Where an image appears in the data, omit it and reproduce the rest exactly.

> [Available data]
★ ★ ★

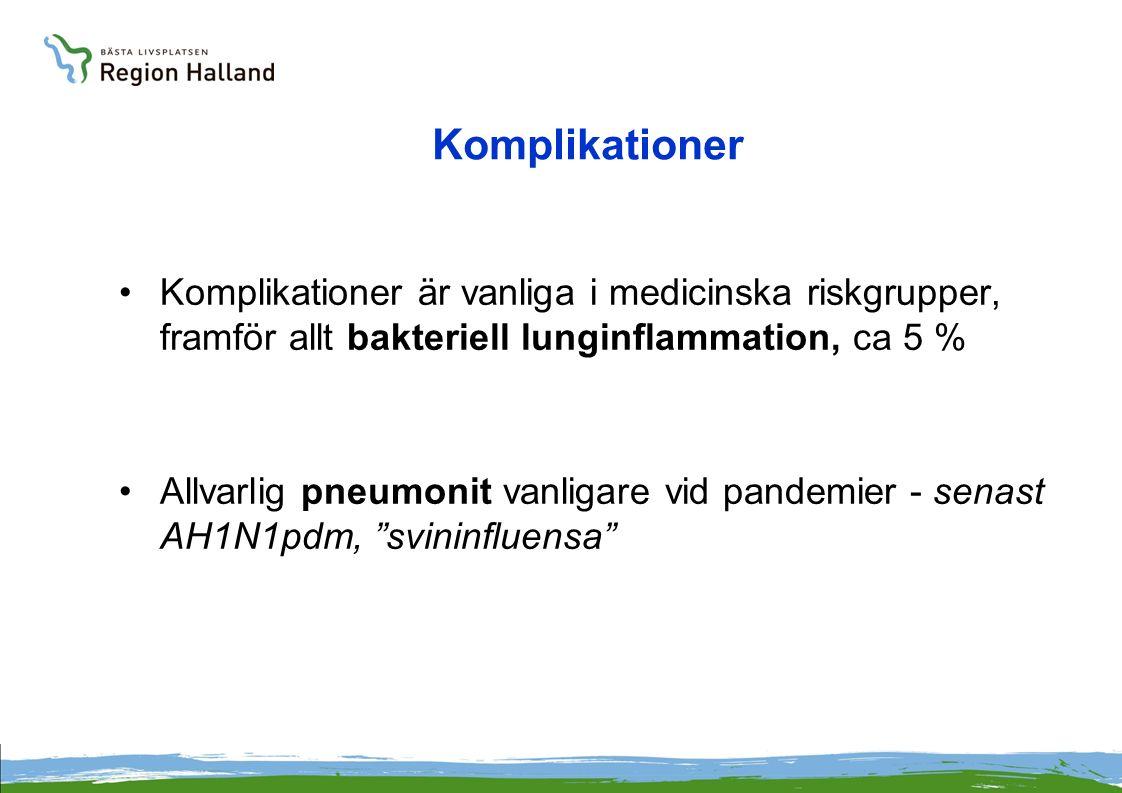 Komplikationer Komplikationer är vanliga i medicinska riskgrupper, framför allt bakteriell lunginflammation, ca 5 % Allvarlig pneumonit vanligare vid pandemier - senast AH1N1pdm, svininfluensa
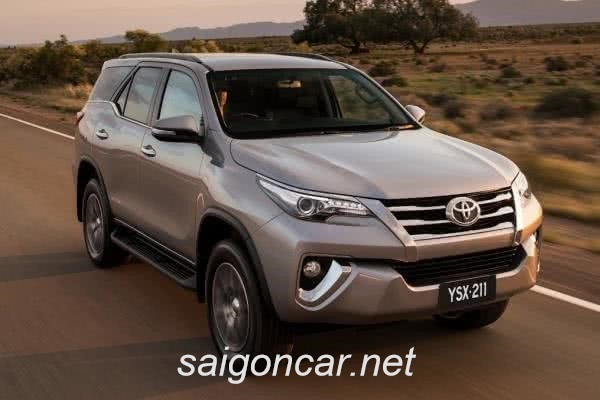 Toyota Fortuner Tong Quan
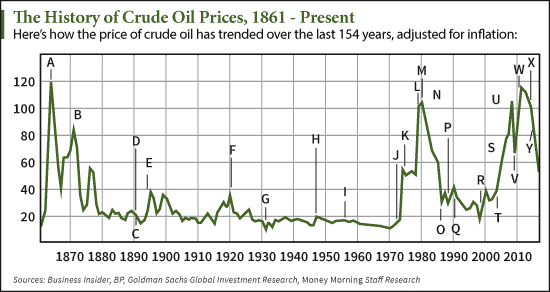 7 21 15 crude oil price history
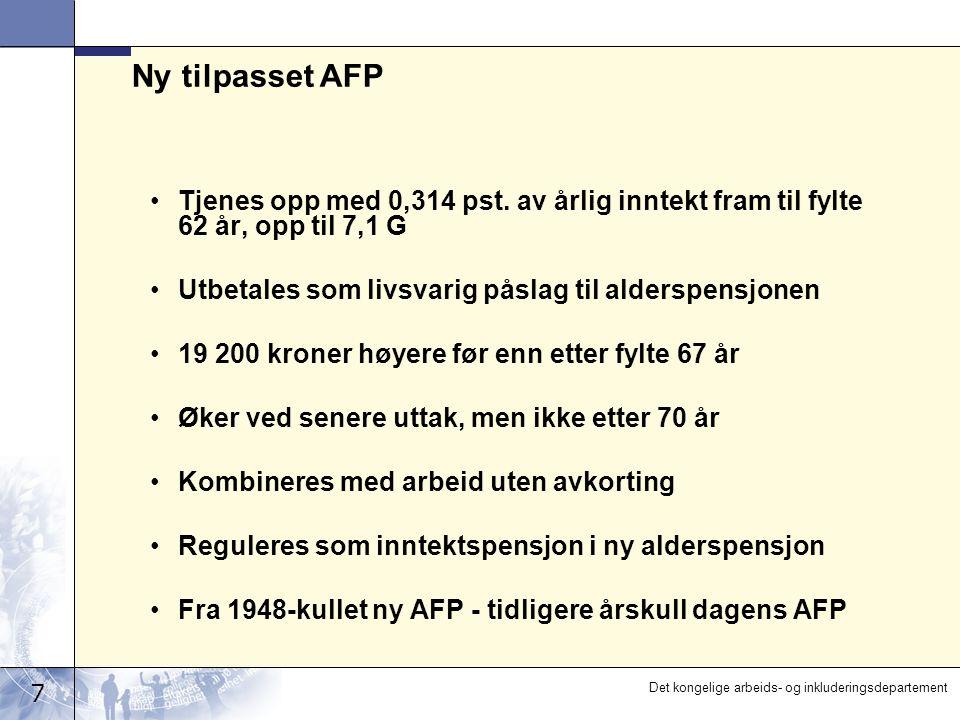 7 Det kongelige arbeids- og inkluderingsdepartement Ny tilpasset AFP Tjenes opp med 0,314 pst. av årlig inntekt fram til fylte 62 år, opp til 7,1 G Ut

★ ★ ★

> [Solved problem]
 Komplikationer Komplikationer är vanliga i medicinska riskgrupper, framför allt bakteriell lunginflammation, ca 5 % Allvarlig pneumonit vanligare vid pandemier - senast AH1N1pdm, svininfluensa
 Toyota Fortuner Tong Quan
 7 21 15 crude oil price history
 7 Det kongelige arbeids- og inkluderingsdepartement Ny tilpasset AFP Tjenes opp med 0,314 pst. av årlig inntekt fram til fylte 62 år, opp til 7,1 G Ut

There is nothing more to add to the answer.